PROVIDED TEXT:
══════

In [1]:
import torch
from procgen import ProcgenGym3Env
from torchinfo import summary
import core

device = torch.device("cuda:0" if torch.cuda.is_available() else "cpu")
print(device)

model = None
player = None
ppo = None
env= None
envKW = {}

modelPath = "models/"
def loadAll(fname, loadEnv=True):
    model.load_state_dict(torch.load(modelPath + fname + "/model.pth"))
    player.load_state_dict(torch.load(modelPath + fname + "/player.pth"))
    ppo.load_state_dict(torch.load(modelPath + fname + "/ppo.pth"))
    if loadEnv:
        envKW = torch.load(modelPath + fname + "/envKW.pth")
        env = ProcgenGym3Env(**envKW)
        env.callmethod("set_state", torch.load(modelPath + fname + "/env_states.pth"))
    else:
        player.reset()

def saveAll(fname):
    import os
    os.makedirs(modelPath + fname, exist_ok=True)
    torch.save(model.state_dict(), modelPath + fname + "/model.pth")

══════

SET PROBLEM 1:
Show each line of the records below that contains the word "elderly".

══════

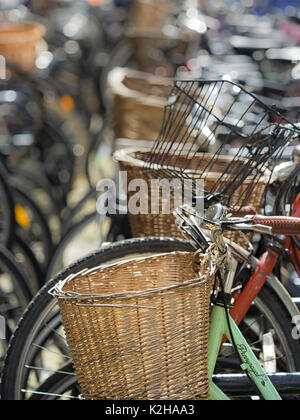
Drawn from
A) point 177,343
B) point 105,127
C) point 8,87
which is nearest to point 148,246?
point 177,343

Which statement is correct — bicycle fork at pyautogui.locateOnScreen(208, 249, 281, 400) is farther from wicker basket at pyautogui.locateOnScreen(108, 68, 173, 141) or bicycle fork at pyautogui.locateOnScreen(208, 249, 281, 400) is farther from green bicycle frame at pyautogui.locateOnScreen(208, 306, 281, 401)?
wicker basket at pyautogui.locateOnScreen(108, 68, 173, 141)

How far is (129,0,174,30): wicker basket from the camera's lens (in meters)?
7.93

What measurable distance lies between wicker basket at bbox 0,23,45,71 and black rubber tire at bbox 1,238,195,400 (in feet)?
9.22

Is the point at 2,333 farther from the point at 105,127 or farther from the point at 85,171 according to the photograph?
the point at 105,127

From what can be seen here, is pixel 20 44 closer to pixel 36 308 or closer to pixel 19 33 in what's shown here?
pixel 19 33

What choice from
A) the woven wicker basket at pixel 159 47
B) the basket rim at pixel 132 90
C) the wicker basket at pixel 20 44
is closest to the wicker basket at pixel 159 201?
the basket rim at pixel 132 90

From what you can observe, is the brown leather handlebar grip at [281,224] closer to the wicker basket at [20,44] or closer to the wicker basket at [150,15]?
the wicker basket at [20,44]

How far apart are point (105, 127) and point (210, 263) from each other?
14.4ft

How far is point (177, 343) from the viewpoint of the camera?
184 centimetres

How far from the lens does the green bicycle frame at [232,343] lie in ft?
6.77

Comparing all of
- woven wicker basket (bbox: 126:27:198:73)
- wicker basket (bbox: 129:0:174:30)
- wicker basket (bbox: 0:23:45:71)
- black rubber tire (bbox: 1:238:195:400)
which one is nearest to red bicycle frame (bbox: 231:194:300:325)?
black rubber tire (bbox: 1:238:195:400)

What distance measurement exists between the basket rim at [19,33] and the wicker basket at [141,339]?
11.3ft

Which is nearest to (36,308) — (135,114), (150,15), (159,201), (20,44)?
(159,201)

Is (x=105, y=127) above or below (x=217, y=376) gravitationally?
above
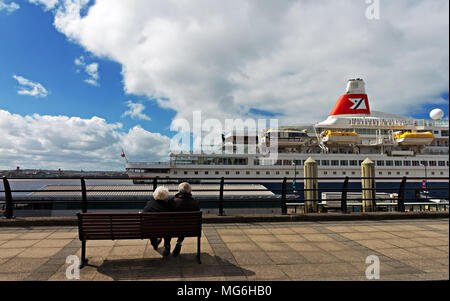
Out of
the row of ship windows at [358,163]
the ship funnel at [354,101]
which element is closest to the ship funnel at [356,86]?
the ship funnel at [354,101]

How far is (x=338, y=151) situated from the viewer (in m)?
39.8

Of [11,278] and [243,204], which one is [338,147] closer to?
[243,204]

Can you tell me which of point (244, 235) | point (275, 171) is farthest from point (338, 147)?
point (244, 235)

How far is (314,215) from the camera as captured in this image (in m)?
7.81

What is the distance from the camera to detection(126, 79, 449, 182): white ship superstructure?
35.0 metres

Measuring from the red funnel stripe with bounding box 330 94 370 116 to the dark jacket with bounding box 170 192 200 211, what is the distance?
1758 inches

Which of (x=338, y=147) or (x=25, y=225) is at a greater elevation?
(x=338, y=147)

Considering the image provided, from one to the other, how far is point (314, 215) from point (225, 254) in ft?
13.1

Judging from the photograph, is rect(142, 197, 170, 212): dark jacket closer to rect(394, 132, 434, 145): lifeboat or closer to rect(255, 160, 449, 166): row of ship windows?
rect(255, 160, 449, 166): row of ship windows

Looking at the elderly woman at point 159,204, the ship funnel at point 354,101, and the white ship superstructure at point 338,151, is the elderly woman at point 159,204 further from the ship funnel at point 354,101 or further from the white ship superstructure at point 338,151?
the ship funnel at point 354,101

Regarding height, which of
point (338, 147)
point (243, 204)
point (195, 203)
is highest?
point (338, 147)

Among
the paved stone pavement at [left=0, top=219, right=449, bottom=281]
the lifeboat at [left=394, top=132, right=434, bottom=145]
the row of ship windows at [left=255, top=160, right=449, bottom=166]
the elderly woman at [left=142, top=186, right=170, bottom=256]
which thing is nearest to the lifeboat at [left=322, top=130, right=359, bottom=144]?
the row of ship windows at [left=255, top=160, right=449, bottom=166]

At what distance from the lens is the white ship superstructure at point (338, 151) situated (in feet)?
115
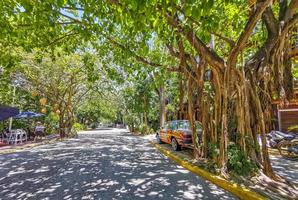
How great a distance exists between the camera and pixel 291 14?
5.87 meters

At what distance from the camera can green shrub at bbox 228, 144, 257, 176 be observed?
6258 mm

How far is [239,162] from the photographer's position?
6.38m

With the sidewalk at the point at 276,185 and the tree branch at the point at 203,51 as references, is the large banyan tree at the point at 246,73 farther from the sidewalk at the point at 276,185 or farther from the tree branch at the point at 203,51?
the sidewalk at the point at 276,185

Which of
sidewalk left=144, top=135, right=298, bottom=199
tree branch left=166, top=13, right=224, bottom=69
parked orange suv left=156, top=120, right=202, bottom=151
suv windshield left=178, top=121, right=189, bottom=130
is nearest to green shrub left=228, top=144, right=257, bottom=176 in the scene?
sidewalk left=144, top=135, right=298, bottom=199

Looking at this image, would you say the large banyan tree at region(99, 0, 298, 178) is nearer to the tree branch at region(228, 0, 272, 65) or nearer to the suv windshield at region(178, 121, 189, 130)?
the tree branch at region(228, 0, 272, 65)

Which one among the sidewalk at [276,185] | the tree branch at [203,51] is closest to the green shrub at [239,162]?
the sidewalk at [276,185]

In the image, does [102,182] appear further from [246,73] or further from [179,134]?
[179,134]

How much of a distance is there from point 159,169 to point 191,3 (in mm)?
5411

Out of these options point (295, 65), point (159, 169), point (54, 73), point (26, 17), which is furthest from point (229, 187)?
point (54, 73)

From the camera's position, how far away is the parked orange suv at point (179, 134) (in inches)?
433

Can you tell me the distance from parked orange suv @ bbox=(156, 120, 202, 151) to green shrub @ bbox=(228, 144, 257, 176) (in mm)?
3402

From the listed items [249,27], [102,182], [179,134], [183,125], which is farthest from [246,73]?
[183,125]

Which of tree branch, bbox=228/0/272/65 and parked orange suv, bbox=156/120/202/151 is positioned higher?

══════

SET PROBLEM 2:
Write out the passage of the notebook code above word for word. Begin at the words "env = ProcgenGym3Env(**envKW)" and stop after "os.makedirs(modelPath + fname, exist_ok=True)".

RESPONSE 1:
Looking at the elderly woman at point 159,204, the ship funnel at point 354,101, and the white ship superstructure at point 338,151, is the elderly woman at point 159,204 further from the ship funnel at point 354,101 or further from the white ship superstructure at point 338,151?
the elderly woman at [left=142, top=186, right=170, bottom=256]

RESPONSE 2:
env = ProcgenGym3Env(**envKW)
        env.callmethod("set_state", torch.load(modelPath + fname + "/env_states.pth"))
    else:
        player.reset()

def saveAll(fname):
    import os
    os.makedirs(modelPath + fname, exist_ok=True)